133: Inconsistent spacing between functions.
140: The {
should be the last character on a function foobar() {
line - certainly not pulling global variables into scope then closing PHP.
145: Use get_admin_page_title()
(uses the value from line 13) instead of redefining what the page title should be.
148: No need to compare something about being == true
, since being true is what the conditional is all about. If you wanted to be specific about the value, then compare against a string, not a boolean.

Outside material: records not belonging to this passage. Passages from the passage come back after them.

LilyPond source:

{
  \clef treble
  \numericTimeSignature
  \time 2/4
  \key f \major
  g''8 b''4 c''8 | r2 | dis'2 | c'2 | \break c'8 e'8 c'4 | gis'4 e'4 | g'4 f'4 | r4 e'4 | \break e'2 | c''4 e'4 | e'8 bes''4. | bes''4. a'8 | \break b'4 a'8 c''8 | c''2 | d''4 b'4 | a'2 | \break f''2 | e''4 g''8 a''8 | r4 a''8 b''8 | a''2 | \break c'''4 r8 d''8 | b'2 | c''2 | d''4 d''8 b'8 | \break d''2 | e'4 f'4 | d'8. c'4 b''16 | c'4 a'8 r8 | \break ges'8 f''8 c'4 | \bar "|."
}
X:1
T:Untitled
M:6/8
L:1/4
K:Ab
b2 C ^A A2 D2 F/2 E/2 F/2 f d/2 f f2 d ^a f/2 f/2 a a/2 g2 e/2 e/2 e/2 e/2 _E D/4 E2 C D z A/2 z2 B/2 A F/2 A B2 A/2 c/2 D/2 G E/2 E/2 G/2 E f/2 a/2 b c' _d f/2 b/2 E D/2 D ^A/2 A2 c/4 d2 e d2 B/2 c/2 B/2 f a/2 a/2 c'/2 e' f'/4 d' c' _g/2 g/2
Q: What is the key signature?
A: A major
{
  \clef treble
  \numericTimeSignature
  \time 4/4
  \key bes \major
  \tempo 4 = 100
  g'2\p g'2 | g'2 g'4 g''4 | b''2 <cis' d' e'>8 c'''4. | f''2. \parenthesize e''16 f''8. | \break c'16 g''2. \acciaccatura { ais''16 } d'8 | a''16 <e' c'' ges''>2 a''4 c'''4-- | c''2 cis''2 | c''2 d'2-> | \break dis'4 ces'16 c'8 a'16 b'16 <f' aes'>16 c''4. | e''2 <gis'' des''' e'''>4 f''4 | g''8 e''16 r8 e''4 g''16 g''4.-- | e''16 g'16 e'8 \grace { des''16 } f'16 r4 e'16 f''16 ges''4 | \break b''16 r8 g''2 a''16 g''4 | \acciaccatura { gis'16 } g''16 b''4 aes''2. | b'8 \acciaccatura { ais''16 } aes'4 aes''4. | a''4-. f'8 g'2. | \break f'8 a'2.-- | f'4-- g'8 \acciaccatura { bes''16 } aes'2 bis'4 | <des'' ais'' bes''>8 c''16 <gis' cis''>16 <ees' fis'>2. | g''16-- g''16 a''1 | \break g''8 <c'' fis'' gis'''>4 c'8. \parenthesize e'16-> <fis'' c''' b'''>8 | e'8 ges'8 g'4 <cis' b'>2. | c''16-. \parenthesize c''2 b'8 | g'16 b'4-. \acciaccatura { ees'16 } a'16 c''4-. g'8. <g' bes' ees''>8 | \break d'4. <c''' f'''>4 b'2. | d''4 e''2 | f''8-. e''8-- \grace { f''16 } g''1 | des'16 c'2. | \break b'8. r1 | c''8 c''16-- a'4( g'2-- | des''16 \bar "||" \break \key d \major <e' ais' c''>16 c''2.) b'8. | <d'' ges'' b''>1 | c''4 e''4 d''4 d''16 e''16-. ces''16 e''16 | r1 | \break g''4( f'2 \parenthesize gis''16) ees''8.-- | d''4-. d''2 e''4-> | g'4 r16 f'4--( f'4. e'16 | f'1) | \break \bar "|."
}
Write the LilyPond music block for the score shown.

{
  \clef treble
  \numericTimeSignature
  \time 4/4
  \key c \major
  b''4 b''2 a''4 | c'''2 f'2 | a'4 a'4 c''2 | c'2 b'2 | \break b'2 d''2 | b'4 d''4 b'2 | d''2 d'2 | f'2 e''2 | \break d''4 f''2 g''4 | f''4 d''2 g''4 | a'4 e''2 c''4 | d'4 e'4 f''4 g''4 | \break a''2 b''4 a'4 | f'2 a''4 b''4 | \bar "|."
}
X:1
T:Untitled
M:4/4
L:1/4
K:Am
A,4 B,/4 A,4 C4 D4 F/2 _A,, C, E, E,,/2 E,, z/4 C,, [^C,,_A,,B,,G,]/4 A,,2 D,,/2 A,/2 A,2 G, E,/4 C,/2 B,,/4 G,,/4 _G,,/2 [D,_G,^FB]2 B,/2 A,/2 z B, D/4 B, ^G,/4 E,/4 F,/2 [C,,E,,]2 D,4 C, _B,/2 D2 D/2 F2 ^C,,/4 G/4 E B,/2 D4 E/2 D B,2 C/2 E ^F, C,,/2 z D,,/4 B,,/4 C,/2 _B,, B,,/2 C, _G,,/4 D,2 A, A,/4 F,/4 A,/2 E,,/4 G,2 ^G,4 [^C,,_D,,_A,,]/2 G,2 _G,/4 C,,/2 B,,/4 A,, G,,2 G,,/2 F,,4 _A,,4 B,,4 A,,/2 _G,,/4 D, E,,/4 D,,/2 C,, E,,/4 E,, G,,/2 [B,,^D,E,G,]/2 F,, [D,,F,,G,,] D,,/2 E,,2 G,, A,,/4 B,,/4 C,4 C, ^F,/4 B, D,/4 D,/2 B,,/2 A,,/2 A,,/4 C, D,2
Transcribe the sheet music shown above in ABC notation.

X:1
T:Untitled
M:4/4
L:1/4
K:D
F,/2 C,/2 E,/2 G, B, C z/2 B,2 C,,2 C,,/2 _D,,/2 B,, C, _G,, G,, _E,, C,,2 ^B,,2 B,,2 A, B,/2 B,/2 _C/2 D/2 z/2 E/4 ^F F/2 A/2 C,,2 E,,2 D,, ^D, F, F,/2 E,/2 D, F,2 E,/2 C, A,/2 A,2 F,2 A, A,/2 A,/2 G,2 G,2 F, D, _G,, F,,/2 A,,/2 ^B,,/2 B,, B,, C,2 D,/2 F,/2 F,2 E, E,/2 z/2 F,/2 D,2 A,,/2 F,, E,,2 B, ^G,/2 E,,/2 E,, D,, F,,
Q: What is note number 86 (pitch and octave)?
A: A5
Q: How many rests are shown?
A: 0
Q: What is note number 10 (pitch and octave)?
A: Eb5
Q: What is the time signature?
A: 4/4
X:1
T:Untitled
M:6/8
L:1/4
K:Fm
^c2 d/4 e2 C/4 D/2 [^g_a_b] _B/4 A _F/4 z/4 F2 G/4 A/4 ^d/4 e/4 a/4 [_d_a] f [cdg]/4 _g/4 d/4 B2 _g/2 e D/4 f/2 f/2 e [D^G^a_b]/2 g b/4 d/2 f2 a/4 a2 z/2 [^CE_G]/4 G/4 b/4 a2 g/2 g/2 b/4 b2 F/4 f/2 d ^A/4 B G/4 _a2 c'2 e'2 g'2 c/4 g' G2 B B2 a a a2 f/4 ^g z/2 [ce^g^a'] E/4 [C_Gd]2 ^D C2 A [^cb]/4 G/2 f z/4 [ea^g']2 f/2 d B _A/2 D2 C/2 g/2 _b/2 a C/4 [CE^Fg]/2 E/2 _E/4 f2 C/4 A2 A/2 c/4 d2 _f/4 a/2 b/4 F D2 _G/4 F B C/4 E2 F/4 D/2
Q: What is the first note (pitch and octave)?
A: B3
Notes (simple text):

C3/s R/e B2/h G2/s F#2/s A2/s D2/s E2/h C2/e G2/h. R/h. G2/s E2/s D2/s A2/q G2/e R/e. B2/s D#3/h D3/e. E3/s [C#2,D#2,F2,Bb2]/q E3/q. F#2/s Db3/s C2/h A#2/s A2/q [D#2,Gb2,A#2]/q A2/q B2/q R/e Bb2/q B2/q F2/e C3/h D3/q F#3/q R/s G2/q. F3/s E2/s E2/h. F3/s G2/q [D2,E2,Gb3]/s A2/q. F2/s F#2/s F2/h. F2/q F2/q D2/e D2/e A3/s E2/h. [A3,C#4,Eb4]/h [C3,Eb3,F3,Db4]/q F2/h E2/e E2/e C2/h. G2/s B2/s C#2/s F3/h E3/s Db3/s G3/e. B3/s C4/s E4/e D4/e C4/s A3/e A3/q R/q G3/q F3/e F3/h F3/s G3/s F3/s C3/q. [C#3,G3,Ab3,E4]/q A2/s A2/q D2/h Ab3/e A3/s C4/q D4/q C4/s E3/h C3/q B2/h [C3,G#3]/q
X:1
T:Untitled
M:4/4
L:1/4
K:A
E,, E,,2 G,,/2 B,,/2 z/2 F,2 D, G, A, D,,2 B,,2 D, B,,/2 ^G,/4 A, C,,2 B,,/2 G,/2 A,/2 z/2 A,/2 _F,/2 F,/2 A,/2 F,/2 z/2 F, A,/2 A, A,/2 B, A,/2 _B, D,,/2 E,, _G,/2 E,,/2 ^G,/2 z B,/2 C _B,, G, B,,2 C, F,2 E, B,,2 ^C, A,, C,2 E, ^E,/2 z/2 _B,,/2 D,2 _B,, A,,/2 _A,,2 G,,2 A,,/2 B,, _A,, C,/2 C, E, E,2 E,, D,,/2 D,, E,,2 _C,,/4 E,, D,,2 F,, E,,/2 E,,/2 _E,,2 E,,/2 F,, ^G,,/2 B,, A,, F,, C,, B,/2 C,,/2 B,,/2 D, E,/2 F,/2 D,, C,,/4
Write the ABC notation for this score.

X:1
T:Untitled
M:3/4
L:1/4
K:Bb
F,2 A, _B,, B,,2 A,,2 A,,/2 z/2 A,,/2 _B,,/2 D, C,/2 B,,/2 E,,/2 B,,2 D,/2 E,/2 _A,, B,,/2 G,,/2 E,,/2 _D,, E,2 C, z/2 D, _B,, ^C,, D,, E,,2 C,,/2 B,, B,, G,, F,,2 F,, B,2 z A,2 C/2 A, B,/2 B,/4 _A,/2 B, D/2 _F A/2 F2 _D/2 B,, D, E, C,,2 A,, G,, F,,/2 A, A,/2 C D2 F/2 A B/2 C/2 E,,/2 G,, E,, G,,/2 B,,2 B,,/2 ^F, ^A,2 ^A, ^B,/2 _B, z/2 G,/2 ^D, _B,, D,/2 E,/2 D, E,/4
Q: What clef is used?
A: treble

153: Pull the PHP part of this line out to stand alone, and assign to a variable, then add that variable as part of the markup, to avoid multiple statements and logic on one line of what is basically a HTML view.
171: Comment suggests the postbox-container is closed here, but the div doesn't have a class of postbox-container
.
186: More styles to be moved into the style sheet.
187-188: Use the submit_button()
function for creating submit / reset buttons.
202: Use yoda conditions to avoid accidentally assigning a string to a variable instead of comparing against it.
210: Comment lines can be split into two or more lines to avoid long lines.
211: Only checking against a type of text
may miss some of the HTML5 input types. Instead of checking against each string, create an array of types and use in_array()
to check if this part of the conditional should be true.
212: Don't have ternary comparisons or other conditional logic as function call arguments as it makes the code harder to read. Do the logic, assign to a variable, then use that variable.
217: In an edge case, where there are no settings, or certain conditions fail, this line will throw a notice / warning as $inputs
will not be defined.
219: Add a single blank line at the end of the file - it's what WP core files do, and PSR-2 coding style says to do.